Exercise goal: Return, word for word, the line that contains "genus: Eudorcas" and every line after it through the end of the records.
Information below:
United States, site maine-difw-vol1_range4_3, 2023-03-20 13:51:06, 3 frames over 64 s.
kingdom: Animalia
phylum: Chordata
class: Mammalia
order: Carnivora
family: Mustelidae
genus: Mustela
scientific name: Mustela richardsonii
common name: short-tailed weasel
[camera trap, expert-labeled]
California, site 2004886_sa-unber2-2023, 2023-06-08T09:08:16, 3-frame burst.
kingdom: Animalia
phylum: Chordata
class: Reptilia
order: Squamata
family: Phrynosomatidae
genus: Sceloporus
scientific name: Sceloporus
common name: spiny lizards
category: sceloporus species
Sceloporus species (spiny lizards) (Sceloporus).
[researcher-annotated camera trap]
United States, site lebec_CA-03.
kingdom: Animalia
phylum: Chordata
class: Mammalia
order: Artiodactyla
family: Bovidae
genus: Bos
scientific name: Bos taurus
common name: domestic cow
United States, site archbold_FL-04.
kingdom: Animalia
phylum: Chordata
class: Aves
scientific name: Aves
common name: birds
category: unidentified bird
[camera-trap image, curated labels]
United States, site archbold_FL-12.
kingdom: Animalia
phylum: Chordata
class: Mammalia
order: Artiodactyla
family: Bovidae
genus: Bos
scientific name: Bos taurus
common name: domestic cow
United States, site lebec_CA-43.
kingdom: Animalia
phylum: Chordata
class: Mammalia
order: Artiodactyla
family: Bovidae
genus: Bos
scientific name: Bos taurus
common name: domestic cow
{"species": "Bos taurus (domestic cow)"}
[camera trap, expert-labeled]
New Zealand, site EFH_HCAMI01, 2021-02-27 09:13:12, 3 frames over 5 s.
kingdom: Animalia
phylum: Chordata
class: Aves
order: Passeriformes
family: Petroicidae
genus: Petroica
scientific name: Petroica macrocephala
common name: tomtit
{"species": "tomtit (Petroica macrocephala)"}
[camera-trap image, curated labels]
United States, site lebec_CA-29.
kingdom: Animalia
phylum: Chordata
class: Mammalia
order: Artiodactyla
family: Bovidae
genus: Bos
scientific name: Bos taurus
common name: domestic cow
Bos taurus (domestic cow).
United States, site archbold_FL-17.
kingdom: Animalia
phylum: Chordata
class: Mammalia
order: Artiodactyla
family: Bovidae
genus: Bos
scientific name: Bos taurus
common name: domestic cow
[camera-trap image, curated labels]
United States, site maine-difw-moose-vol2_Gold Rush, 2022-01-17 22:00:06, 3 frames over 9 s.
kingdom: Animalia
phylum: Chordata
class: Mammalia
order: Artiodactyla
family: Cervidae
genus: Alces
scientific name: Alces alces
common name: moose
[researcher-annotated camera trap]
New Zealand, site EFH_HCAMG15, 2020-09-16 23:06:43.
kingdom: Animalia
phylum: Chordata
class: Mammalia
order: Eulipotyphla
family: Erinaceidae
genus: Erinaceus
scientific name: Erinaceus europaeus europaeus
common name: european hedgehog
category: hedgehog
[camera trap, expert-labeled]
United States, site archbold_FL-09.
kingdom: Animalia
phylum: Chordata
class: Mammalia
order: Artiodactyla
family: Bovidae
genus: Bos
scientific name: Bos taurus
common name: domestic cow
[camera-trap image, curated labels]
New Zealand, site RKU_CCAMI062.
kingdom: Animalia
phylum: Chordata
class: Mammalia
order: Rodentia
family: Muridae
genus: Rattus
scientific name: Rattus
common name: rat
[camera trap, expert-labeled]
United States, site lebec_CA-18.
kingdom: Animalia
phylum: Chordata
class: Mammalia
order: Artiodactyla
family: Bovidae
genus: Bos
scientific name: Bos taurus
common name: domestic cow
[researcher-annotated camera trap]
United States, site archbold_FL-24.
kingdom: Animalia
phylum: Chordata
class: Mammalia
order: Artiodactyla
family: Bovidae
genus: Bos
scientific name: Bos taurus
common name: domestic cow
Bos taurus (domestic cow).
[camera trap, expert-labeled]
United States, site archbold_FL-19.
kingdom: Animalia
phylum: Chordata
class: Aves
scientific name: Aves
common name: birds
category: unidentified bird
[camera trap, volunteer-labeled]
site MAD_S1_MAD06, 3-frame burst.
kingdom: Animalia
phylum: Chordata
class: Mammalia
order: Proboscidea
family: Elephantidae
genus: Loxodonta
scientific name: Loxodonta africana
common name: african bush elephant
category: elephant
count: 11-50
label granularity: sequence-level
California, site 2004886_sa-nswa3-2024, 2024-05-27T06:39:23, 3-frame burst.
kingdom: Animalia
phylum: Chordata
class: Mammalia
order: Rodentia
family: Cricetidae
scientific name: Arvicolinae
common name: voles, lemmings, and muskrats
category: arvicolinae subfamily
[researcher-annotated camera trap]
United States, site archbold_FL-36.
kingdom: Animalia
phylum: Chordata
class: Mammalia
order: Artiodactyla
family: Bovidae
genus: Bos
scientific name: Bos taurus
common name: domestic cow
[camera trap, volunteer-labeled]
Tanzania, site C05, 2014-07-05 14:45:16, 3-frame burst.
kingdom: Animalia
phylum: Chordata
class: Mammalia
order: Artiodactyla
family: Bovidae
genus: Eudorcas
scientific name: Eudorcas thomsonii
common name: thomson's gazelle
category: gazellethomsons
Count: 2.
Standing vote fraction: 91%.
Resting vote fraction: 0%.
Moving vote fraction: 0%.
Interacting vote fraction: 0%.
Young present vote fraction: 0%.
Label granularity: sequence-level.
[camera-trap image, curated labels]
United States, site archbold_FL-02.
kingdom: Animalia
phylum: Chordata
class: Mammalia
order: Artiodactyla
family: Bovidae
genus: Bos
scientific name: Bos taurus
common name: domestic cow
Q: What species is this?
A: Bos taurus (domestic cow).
End of Information.
Solution:
genus: Eudorcas
scientific name: Eudorcas thomsonii
common name: thomson's gazelle
category: gazellethomsons
Count: 2.
Standing vote fraction: 91%.
Resting vote fraction: 0%.
Moving vote fraction: 0%.
Interacting vote fraction: 0%.
Young present vote fraction: 0%.
Label granularity: sequence-level.
[camera-trap image, curated labels]
United States, site archbold_FL-02.
kingdom: Animalia
phylum: Chordata
class: Mammalia
order: Artiodactyla
family: Bovidae
genus: Bos
scientific name: Bos taurus
common name: domestic cow
Q: What species is this?
A: Bos taurus (domestic cow).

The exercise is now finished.